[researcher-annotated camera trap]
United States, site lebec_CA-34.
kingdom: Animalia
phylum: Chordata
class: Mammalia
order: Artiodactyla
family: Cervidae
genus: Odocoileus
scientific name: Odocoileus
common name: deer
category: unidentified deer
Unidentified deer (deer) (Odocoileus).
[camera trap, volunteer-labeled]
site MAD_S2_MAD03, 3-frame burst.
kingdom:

____________________

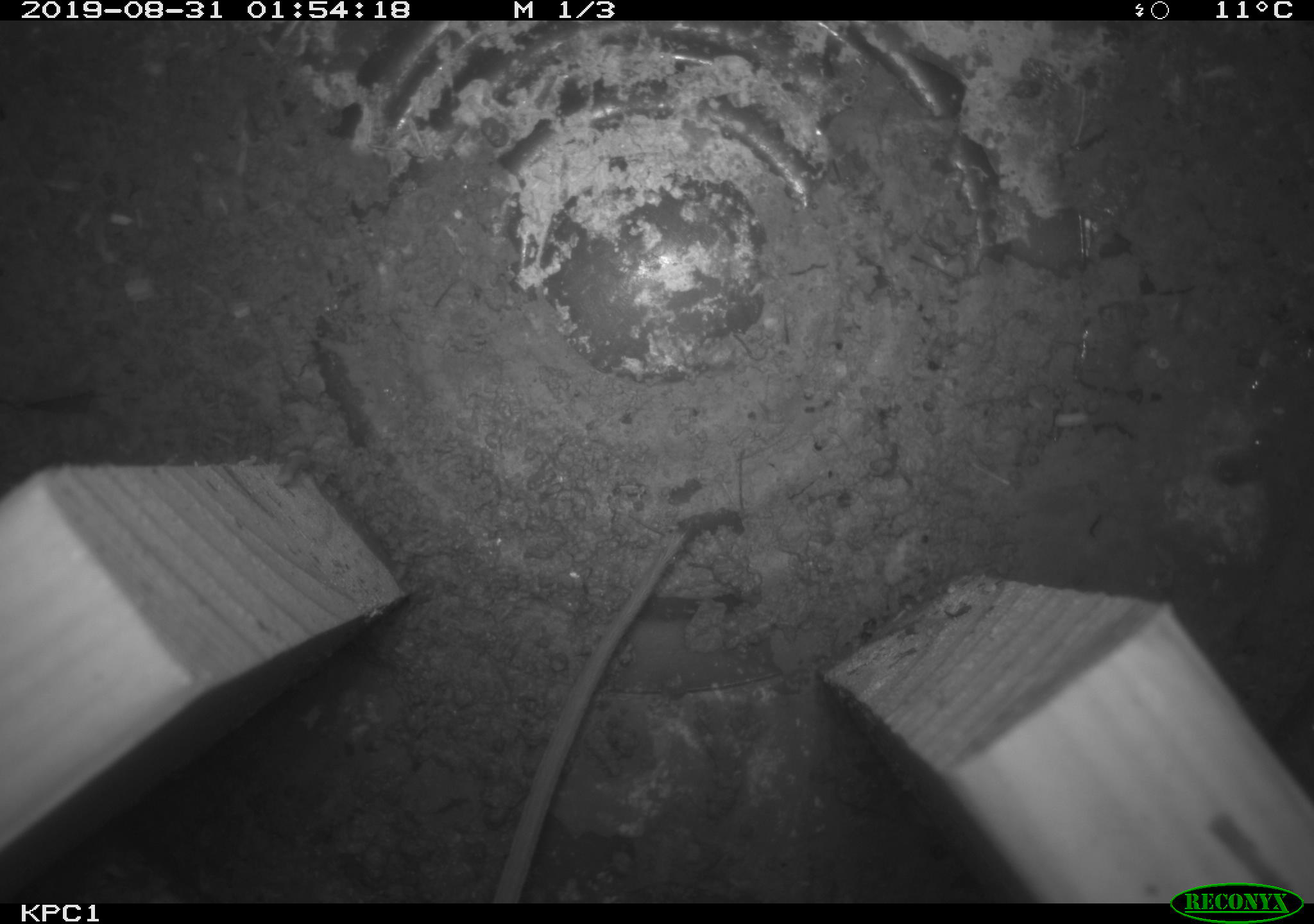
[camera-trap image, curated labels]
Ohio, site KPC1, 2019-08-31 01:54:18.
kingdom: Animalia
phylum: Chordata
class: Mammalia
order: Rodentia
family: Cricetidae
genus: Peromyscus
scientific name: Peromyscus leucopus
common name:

____________________

• WHAT YOU NEED TO DO: The string "name" marks the lines to copy; report each of them from the data above.

• ANSWER FOR THIS EXERCISE:
scientific name: Odocoileus
common name: deer
scientific name: Peromyscus leucopus
common name:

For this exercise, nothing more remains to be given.